“Do you think Dinah is somewhere nearby?” he asked quickly.

  “I don’t know. I don’t get any sense of direction. Just the sounds, the smells.”

  “Maybe your senses are trying to guide you.”

  “It’s like this itching in my mind,” Faith said, rubbing her temple again. “Deep inside my head. And along with it is the notion that there’s something just out of my reach, something that would answer all my questions if I could just touch it.”

  “I know you said you didn’t want to try to reach out to Dinah directly again, Faith, but—”

  “It was like falling into a deep well. There was nothing to hold on to.”

  Kane parked the car by the padlocked gate at the construction site. “According to what I’ve picked up from Noah over the years, there’s a trick to managing any kind of clairvoyance. The first step is to stay grounded, safely connected to the here and now.” He turned to face her and extended a hand. “Noah calls it a lifeline. Take my hand, Faith.”

  She hesitated, then slowly took his hand. It was warm and hard, and for a dizzying moment the whole world seemed to shift around her. Instinctively, she closed her eyes and reached out, toward the sounds—

  The cold was bone-chilling. There was a heaviness, an intense weight bearing down on her, smothering her—

  No air. There was no air, she couldn’t breathe.

  She couldn’t move.

  She couldn’t …

  The sounds and scents vanished, and Faith opened her eyes slowly. “It’s gone.”

  “Gone?”

  She looked at her hand clinging to his, and made herself release him. “Gone. No sounds, no smells, no feeling of being trapped. Nothing. For just a moment, I thought I was right there, in the darkness, and then … nothing.”

  He watched his own hand close slowly into a fist. “Nothing,” he repeated.

  “I’m sorry, Kane.”

  After a moment, he shook his head and, in a voice that sounded harsh even to himself, said, “Just tell me she’s still alive, Faith.”

  “I—”

  I am, you know that. You know.

  Faith caught her breath, tried to listen to that whispery voice, but it said no more.

  “Faith?”

  “I … only know what I feel. What I believe. And I believe Dinah is still alive.”

  He wanted to believe her. He almost did.

  “Okay,” he said finally.

  Faith looked as if she wanted to say something more, but then shook her head and got out of the car.

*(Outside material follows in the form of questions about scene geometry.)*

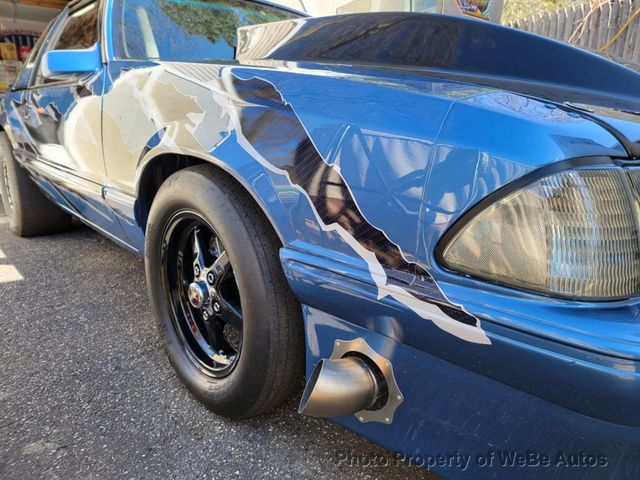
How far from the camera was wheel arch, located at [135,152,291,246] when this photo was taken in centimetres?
129

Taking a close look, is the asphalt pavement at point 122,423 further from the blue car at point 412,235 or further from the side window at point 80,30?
the side window at point 80,30

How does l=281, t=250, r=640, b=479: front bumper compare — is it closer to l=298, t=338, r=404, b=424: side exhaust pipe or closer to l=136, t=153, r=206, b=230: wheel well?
l=298, t=338, r=404, b=424: side exhaust pipe

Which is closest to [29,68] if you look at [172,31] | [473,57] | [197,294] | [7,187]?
[7,187]

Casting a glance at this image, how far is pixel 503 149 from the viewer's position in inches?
36.8

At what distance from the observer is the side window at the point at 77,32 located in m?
2.61

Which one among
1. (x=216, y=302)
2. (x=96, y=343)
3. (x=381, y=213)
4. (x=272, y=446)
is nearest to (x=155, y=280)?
(x=216, y=302)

  Kane had the key for the padlocked gate, and since the nighttime security guard had not come on duty yet, there was no one to see them enter the fenced construction site. Kane paused and looked back beyond his car to an unobtrusive sedan parked across the street.

  “Your private investigator?” Faith guessed, aware that the man had been nearby since they had left the apartment.

  “Yeah. Some of his people are still out looking for leads, so he decided to take this duty himself. His orders are to follow and to stick with the car. But this time—” Kane gestured slightly, and the man immediately left his car and crossed the street to join them.

  Faith was briefly introduced to Tim Daniels, a well-built man in his early thirties with something in his shrewd gray eyes that reminded her of the women in the shelter; they were older than his years and didn’t look as though they could ever doubt that evil existed in the world. He wore a gun in a shoulder holster beneath his jacket, and she could see the antenna of a cell phone peeking from his shirt pocket.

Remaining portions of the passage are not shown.